Nach dem Bochums Statementerfolg gegen Schalke 04 sah Trainer Rösler keinen Grund für Wechsel und schickte dieselbe Startelf auf den Platz. Bochums Koji Miyoshi, Torschütze vom vergangenen Samstag, hatte im direkten Duell mit dem Münsteraner Johannes Schenk die erste dicke Chance (12.).
Im Eins-gegen-Eins behielt dagegen Münsters Winterneuzugang Rondic die Nerven, als er einen Steckpass über den VfL-Keeper Timo Horn zur etwas überraschenden Führung sehenswert ins Tor lupfte (36.). Im zweiten Durchgang belohnten sich die Bochumer für ihr Aufbäumen. Der erneut gefährliche Miyoshi (59.) vollendete eine Kopfablage von Stürmer Philipp Hofmann.

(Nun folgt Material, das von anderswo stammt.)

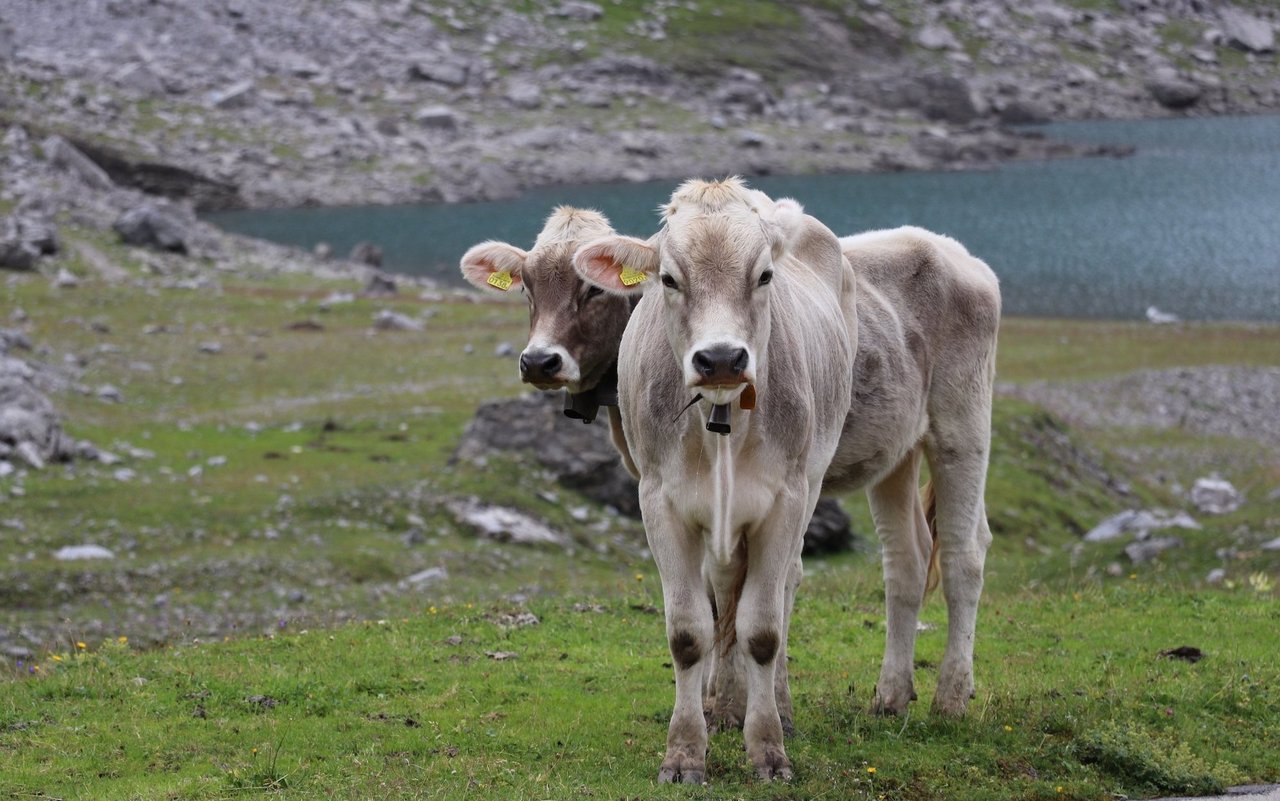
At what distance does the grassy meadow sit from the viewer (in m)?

Fürth und Magdeburg liefern sich schon wieder Spektakel
Der 1. FC Magdeburg hat einen aberwitzigen Schlagabtausch bei der SpVgg Greuther Fürth für sich entschieden und einen enorm wichtigen Sieg im Rennen um den Klassenerhalt in der 2. Fußball-Bundesliga gefeiert. Die Mannschaft von Trainer Petrik Sander setzte sich bei den Franken mit 5:4 (5:3) durch und sprang auf den 13. Tabellenplatz. Acht Tore in der ersten Halbzeit hatte es in der 2. Liga zuvor erst dreimal gegeben.
Die Fürther, die nun mit 52 Gegentoren nach 21 Spielen Tabellenletzter sind, waren durch Brynjar Ingi Bjarnason (8.) in Führung gegangen. Doch dann brach eine ganz wilde Phase an. Magdeburg traf zwischen der 13. und der 33. Minute fünfmal, ein Eigentor von Reno Münz (13.) brachte die Gäste ins Rollen. Dann folgten ein Dreierpack von Mateusz Zukowski (15., 29., 33.) sowie ein Treffer durch Rayan Ghrieb (23.). Doni Arifi (43.), Jan Elvedi (45.+5) und Sayfallah Ltaief (47.) brachten die Gastgeber aber nochmals heran.
Angesichts der Tabellenkonstellation hätte man ein Duell zweier zurückhaltender Mannschaften erwarten können. Doch in Fürth ging es von Beginn an munter hin und her, beide Teams zeigten sich enorm anfällig. Magdeburg nutzte die Schwächen der Gastgeber eiskalt aus, vor allem Zukowski und der auffällige Spielmacher Baris Atik waren nicht zu stoppen.
Aber in der Defensive agierte auch der FCM vogelwild. Insbesondere Torhüter Dominik Reimann wirkte unsicher und hatte große Probleme bei hohen Bällen. Drei Gegentreffer fingen sich die Gäste nach Ecken, als dann noch Atik einen ganz schwachen Rückpass spielte und Ltaief diese Einladung annahm, war das Spiel wieder völlig offen.
In dieser Schlagzahl ging es jedoch nicht weiter, Fürth mühte sich um den Ausgleich. Die Teams kamen nun nicht mehr so leicht vors gegnerische Tor.